>>>

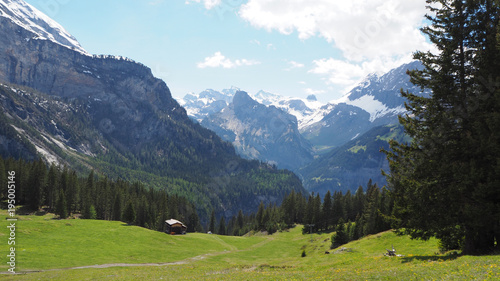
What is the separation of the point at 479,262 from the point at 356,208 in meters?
119

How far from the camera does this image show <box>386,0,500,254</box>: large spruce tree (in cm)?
2312

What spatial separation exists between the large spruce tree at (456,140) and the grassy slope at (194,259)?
3058 millimetres

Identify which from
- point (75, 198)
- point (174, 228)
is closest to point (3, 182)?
point (75, 198)

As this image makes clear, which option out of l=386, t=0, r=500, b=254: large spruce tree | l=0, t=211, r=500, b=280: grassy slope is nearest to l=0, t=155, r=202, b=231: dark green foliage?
l=0, t=211, r=500, b=280: grassy slope

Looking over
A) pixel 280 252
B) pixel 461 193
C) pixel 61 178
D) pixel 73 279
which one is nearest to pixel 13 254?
pixel 73 279

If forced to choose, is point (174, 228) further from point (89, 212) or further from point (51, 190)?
point (51, 190)

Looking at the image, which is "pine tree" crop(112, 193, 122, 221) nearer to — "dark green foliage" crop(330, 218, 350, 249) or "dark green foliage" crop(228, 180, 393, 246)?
"dark green foliage" crop(228, 180, 393, 246)

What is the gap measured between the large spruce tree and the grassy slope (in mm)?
3058

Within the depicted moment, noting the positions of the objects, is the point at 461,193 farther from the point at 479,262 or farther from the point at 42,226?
the point at 42,226

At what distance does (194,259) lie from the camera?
210 feet

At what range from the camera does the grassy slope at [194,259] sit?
21953mm

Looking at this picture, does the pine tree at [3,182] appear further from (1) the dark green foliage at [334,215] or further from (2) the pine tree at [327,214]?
(2) the pine tree at [327,214]

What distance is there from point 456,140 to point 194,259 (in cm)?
5459

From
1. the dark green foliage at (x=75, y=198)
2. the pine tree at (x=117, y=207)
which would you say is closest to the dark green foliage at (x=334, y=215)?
the dark green foliage at (x=75, y=198)
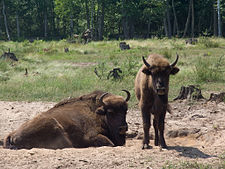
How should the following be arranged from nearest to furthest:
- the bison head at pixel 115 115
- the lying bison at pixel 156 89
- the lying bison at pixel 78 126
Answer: the lying bison at pixel 156 89 → the lying bison at pixel 78 126 → the bison head at pixel 115 115

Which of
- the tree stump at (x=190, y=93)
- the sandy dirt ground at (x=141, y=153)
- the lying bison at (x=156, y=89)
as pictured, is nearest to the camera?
the sandy dirt ground at (x=141, y=153)

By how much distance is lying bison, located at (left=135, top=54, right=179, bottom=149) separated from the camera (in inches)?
240

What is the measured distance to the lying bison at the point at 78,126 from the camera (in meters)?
6.93

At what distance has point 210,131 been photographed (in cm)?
790

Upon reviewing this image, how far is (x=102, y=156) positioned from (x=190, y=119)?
4.03 m

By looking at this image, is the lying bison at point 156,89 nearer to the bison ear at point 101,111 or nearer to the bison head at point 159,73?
the bison head at point 159,73

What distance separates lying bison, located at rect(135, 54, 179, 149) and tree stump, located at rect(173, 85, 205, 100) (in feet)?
13.8

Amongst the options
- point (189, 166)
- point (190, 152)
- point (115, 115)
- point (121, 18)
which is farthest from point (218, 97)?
point (121, 18)

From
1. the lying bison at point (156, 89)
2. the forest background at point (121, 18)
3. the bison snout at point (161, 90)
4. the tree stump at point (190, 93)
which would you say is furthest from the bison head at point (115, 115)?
the forest background at point (121, 18)

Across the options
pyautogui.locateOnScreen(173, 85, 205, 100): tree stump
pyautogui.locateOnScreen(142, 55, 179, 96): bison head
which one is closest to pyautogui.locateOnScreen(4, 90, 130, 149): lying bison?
pyautogui.locateOnScreen(142, 55, 179, 96): bison head

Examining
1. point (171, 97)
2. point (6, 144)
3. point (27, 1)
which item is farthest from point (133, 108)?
point (27, 1)

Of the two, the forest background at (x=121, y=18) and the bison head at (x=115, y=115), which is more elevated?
the forest background at (x=121, y=18)

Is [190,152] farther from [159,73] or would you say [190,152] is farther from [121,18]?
[121,18]

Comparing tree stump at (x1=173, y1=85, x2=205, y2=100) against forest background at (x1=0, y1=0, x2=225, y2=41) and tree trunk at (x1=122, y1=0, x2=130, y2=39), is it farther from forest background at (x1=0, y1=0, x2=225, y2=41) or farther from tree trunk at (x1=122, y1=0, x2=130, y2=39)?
tree trunk at (x1=122, y1=0, x2=130, y2=39)
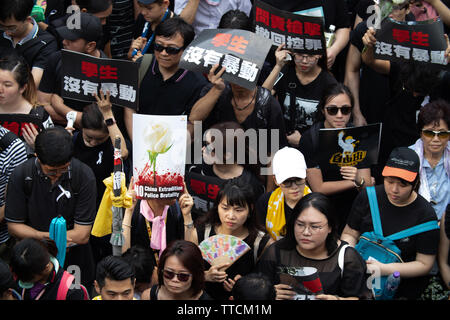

<<<

● **Requirements**: Copy out every one of the records above word for word, leaving out the pictures.

● **Response to the task**:
What is the separation of the point at 479,262 from the point at 356,208 in meters?
119

How far from the camera does this image show <box>386,0,500,254</box>: large spruce tree (in cm)?
2312

What spatial separation exists between the large spruce tree at (456,140) and the grassy slope at (194,259)?
3058 millimetres

Identify which from
- point (75, 198)
- point (174, 228)
is closest to point (3, 182)?
point (75, 198)

As this image makes clear, which option out of l=386, t=0, r=500, b=254: large spruce tree | l=0, t=211, r=500, b=280: grassy slope is nearest to l=0, t=155, r=202, b=231: dark green foliage?
l=0, t=211, r=500, b=280: grassy slope

Looking over
A) pixel 280 252
B) pixel 461 193
C) pixel 61 178
D) pixel 73 279
which one is nearest to pixel 13 254?
pixel 73 279

If forced to choose, is point (174, 228) further from point (89, 212) or further from point (51, 190)?
point (51, 190)

Looking at the image, which is "pine tree" crop(112, 193, 122, 221) nearer to — "dark green foliage" crop(330, 218, 350, 249) or "dark green foliage" crop(228, 180, 393, 246)?
"dark green foliage" crop(228, 180, 393, 246)

What is the gap measured between the large spruce tree and the grassy slope (in mm)?
3058

Within the depicted moment, noting the positions of the objects, is the point at 461,193 farther from the point at 479,262 or farther from the point at 42,226?
the point at 42,226

At what distance does (194,259) lie from the camera?
210 feet

At what range from the camera does the grassy slope at [194,259] sit?
21953mm

Looking at this picture, does the pine tree at [3,182] appear further from (1) the dark green foliage at [334,215] or further from (2) the pine tree at [327,214]?
(2) the pine tree at [327,214]

What distance is there from point 456,140 to point 194,259 (in cm)?
5459

From
1. the dark green foliage at (x=75, y=198)
2. the pine tree at (x=117, y=207)
which would you say is closest to the dark green foliage at (x=334, y=215)?
the dark green foliage at (x=75, y=198)
How should the following be arranged from nearest to furthest:
- the bison head at pixel 115 115
- the lying bison at pixel 156 89
- the lying bison at pixel 78 126
Answer: the lying bison at pixel 156 89 → the lying bison at pixel 78 126 → the bison head at pixel 115 115

Which of
- the tree stump at (x=190, y=93)
- the sandy dirt ground at (x=141, y=153)
- the lying bison at (x=156, y=89)
as pictured, is nearest to the camera?
the sandy dirt ground at (x=141, y=153)

By how much distance is lying bison, located at (left=135, top=54, right=179, bottom=149) separated from the camera (in inches)?
240

What is the measured distance to the lying bison at the point at 78,126 from the camera (in meters)?
6.93

At what distance has point 210,131 been photographed (in cm)?
790

Upon reviewing this image, how far is (x=102, y=156) positioned from (x=190, y=119)?
4.03 m

By looking at this image, is the lying bison at point 156,89 nearer to the bison ear at point 101,111 or nearer to the bison head at point 159,73?
the bison head at point 159,73

What distance separates lying bison, located at rect(135, 54, 179, 149) and tree stump, located at rect(173, 85, 205, 100) (in feet)?
13.8

Amongst the options
- point (189, 166)
- point (190, 152)
- point (115, 115)
- point (121, 18)
which is farthest from point (218, 97)?
point (121, 18)

From
1. the lying bison at point (156, 89)
2. the forest background at point (121, 18)
3. the bison snout at point (161, 90)
4. the tree stump at point (190, 93)
which would you say is furthest from the bison head at point (115, 115)?
the forest background at point (121, 18)

Across the options
pyautogui.locateOnScreen(173, 85, 205, 100): tree stump
pyautogui.locateOnScreen(142, 55, 179, 96): bison head
which one is closest to pyautogui.locateOnScreen(4, 90, 130, 149): lying bison?
pyautogui.locateOnScreen(142, 55, 179, 96): bison head

Examining
1. point (171, 97)
2. point (6, 144)
3. point (27, 1)
which item is farthest from point (133, 108)?
point (27, 1)

Of the two, the forest background at (x=121, y=18) and the bison head at (x=115, y=115), which is more elevated?
the forest background at (x=121, y=18)

Is [190,152] farther from [159,73] or would you say [190,152] is farther from [121,18]?
[121,18]

Comparing tree stump at (x1=173, y1=85, x2=205, y2=100) against forest background at (x1=0, y1=0, x2=225, y2=41) and tree trunk at (x1=122, y1=0, x2=130, y2=39), is it farther from forest background at (x1=0, y1=0, x2=225, y2=41) or farther from tree trunk at (x1=122, y1=0, x2=130, y2=39)?
tree trunk at (x1=122, y1=0, x2=130, y2=39)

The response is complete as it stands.